(WHAT THE EXERCISE ASKS): Every line of the listing below from the one with "DOUBLE COLLER - DC XL0006" up to and including the one with "Mage Noir - Extension" should be retyped exactly, and nothing else; pictures are not part of the copy.

(DATASET CONTENT):
-------

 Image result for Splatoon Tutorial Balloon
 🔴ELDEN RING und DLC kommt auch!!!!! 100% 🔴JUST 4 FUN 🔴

-------

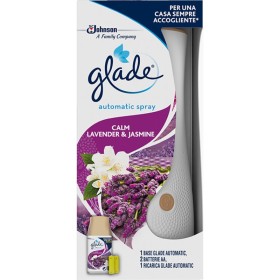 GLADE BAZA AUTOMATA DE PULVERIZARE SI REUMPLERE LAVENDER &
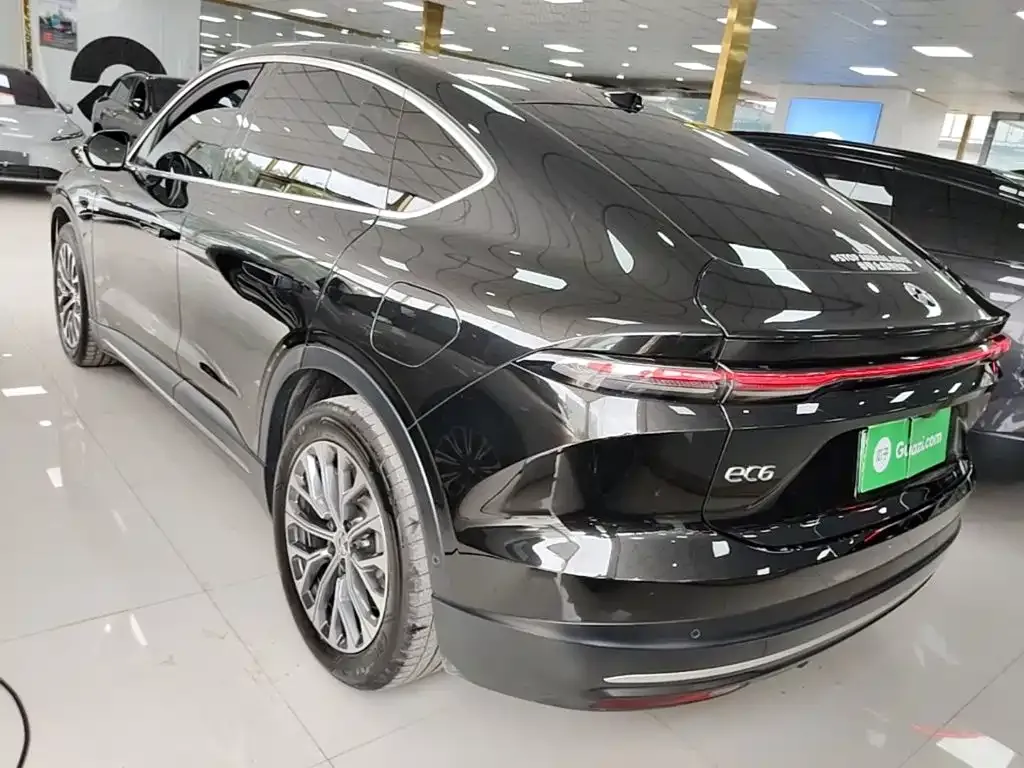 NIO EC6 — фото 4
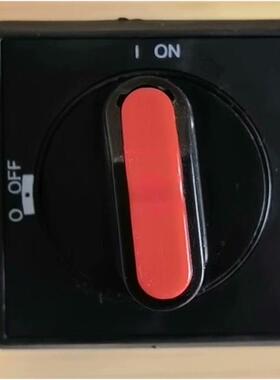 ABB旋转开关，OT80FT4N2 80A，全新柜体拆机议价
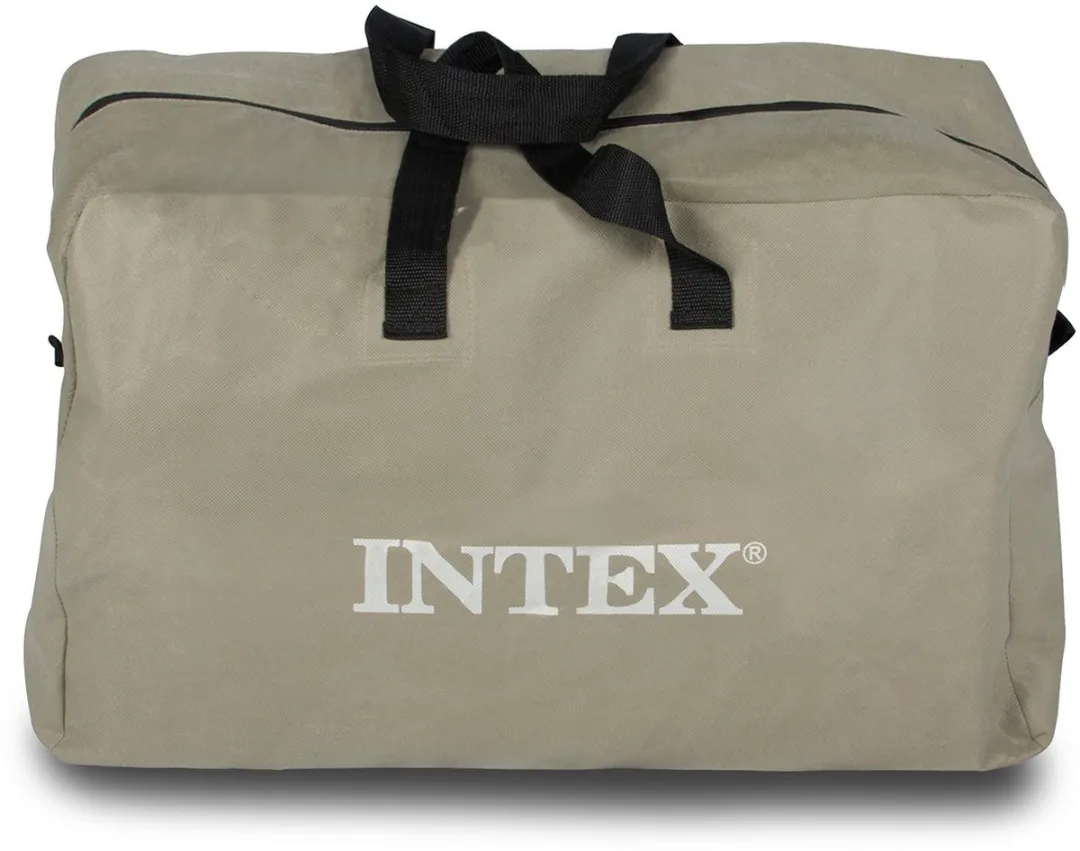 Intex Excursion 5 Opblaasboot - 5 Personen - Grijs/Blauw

-------

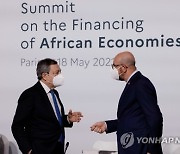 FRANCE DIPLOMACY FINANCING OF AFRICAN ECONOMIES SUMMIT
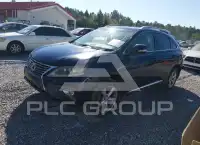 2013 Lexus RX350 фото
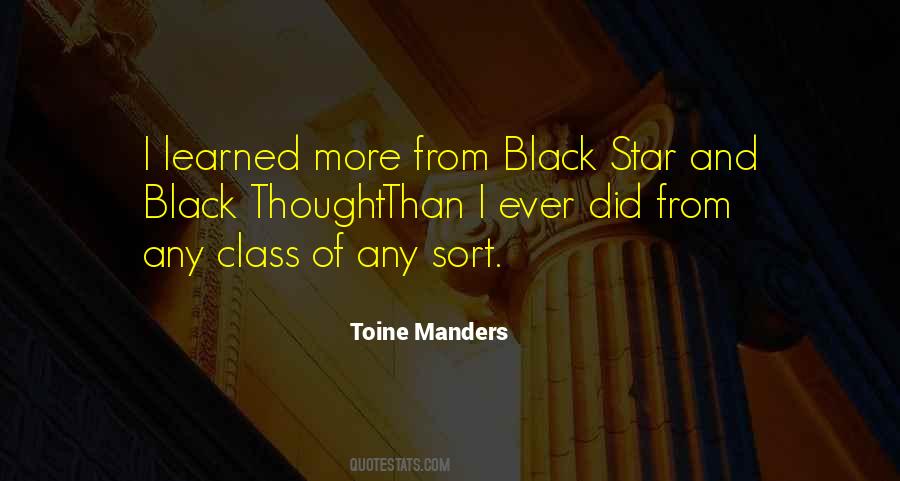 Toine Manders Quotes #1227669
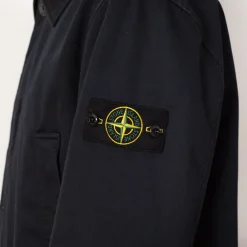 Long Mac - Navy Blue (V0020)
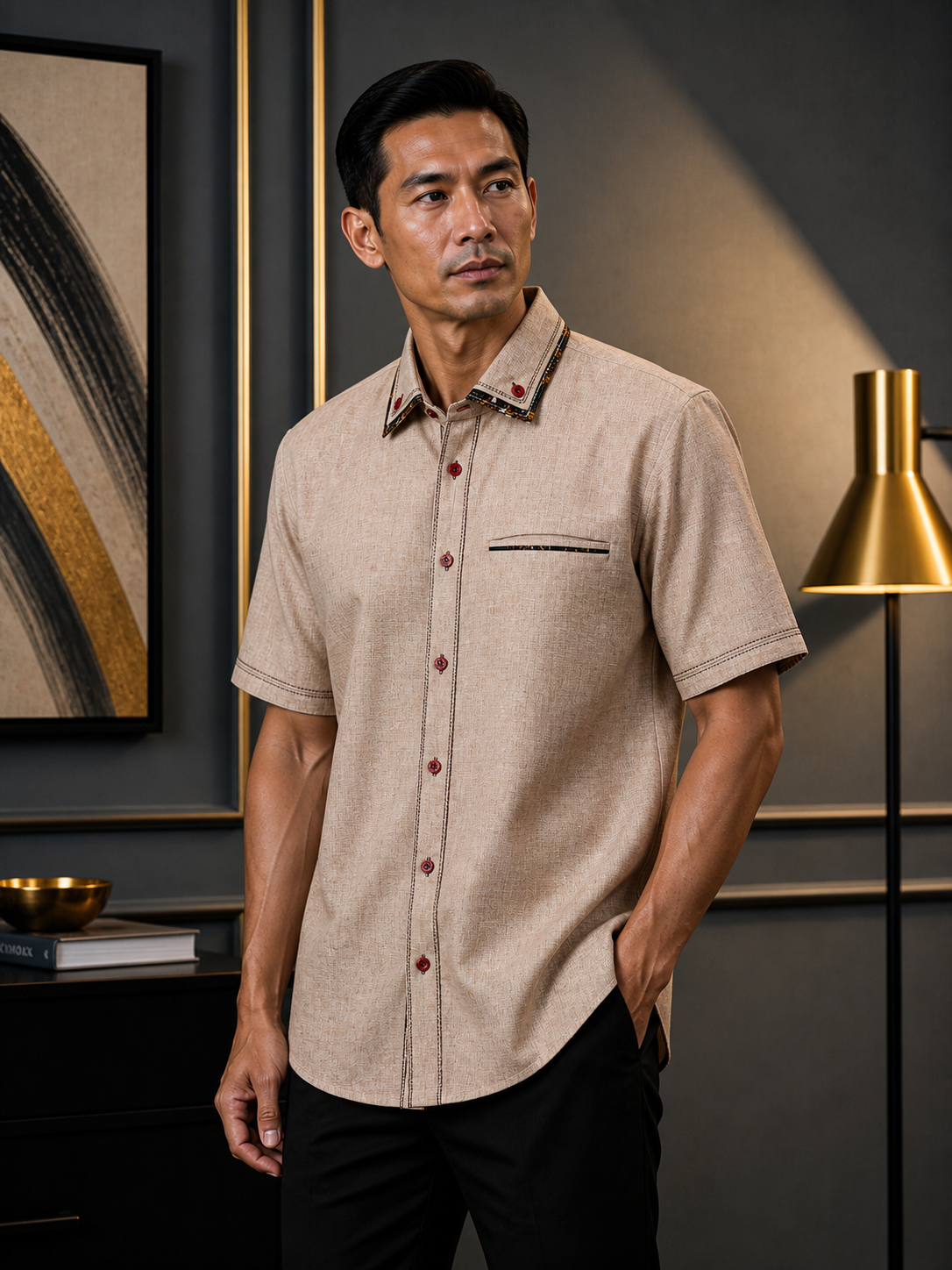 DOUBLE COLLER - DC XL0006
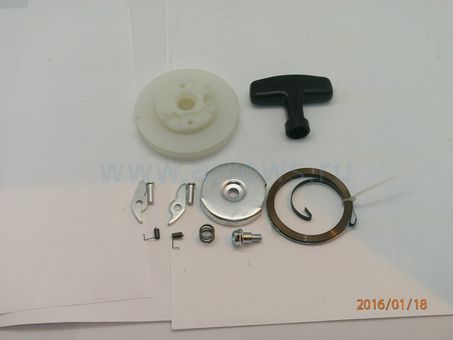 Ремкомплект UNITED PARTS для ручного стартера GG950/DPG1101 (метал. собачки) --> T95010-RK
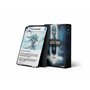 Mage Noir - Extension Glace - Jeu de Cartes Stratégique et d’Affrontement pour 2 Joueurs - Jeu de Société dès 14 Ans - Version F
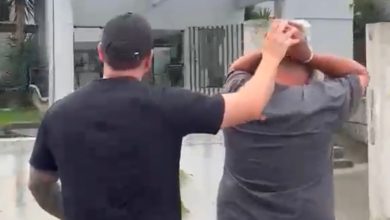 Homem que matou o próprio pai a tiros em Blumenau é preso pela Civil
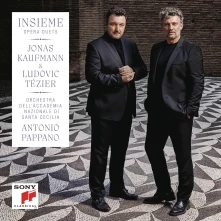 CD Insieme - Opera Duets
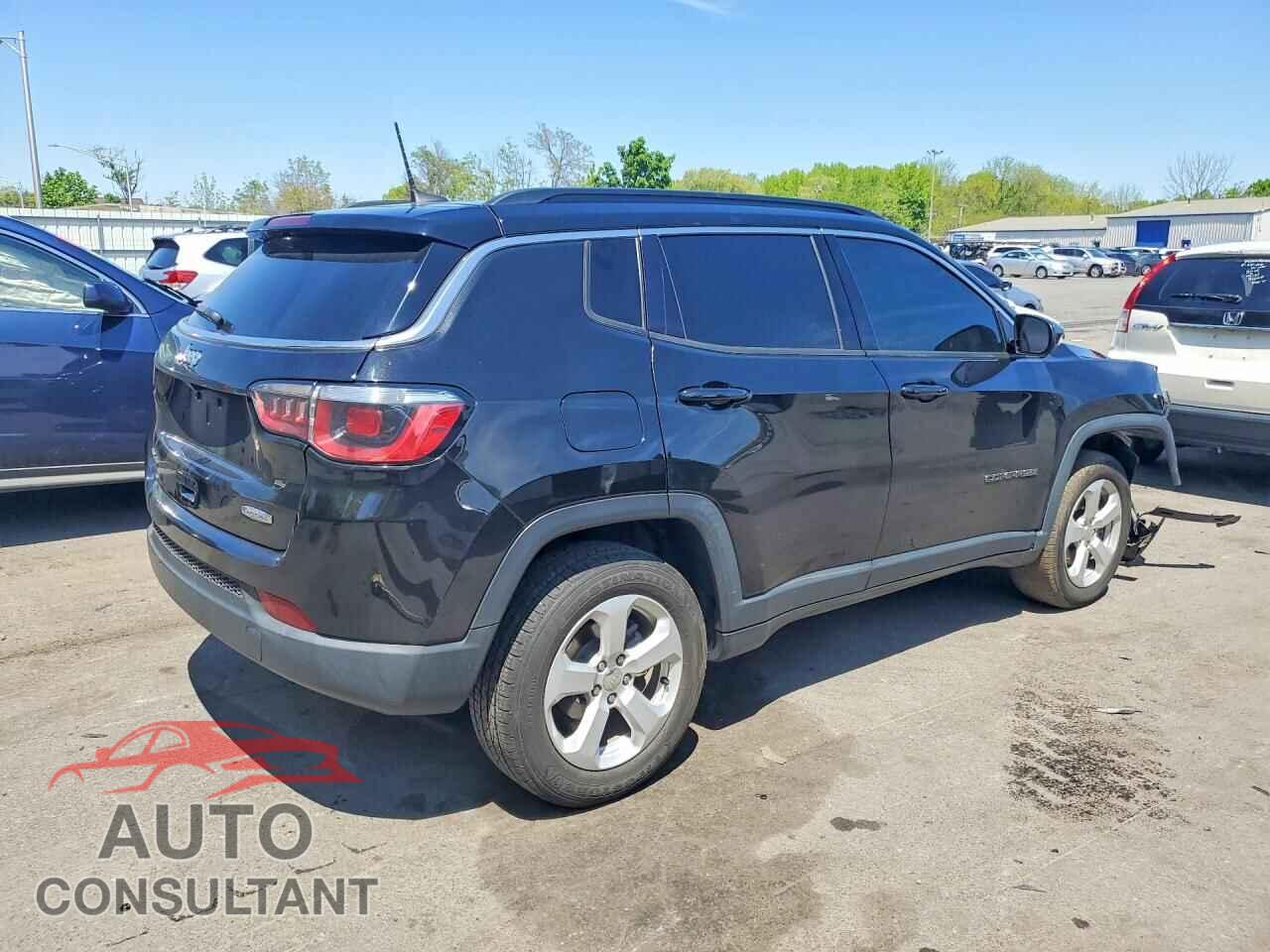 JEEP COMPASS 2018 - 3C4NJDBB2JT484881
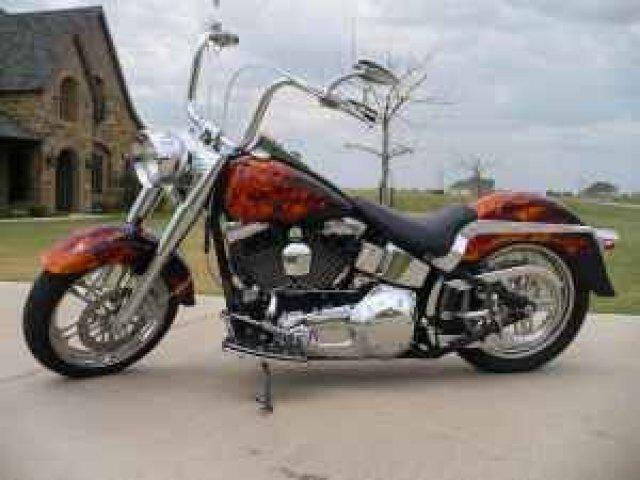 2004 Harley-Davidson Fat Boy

-------

(SOLUTION TO THIS TASK):
 DOUBLE COLLER - DC XL0006
 Ремкомплект UNITED PARTS для ручного стартера GG950/DPG1101 (метал. собачки) --> T95010-RK
 Mage Noir - Extension Glace - Jeu de Cartes Stratégique et d’Affrontement pour 2 Joueurs - Jeu de Société dès 14 Ans - Version F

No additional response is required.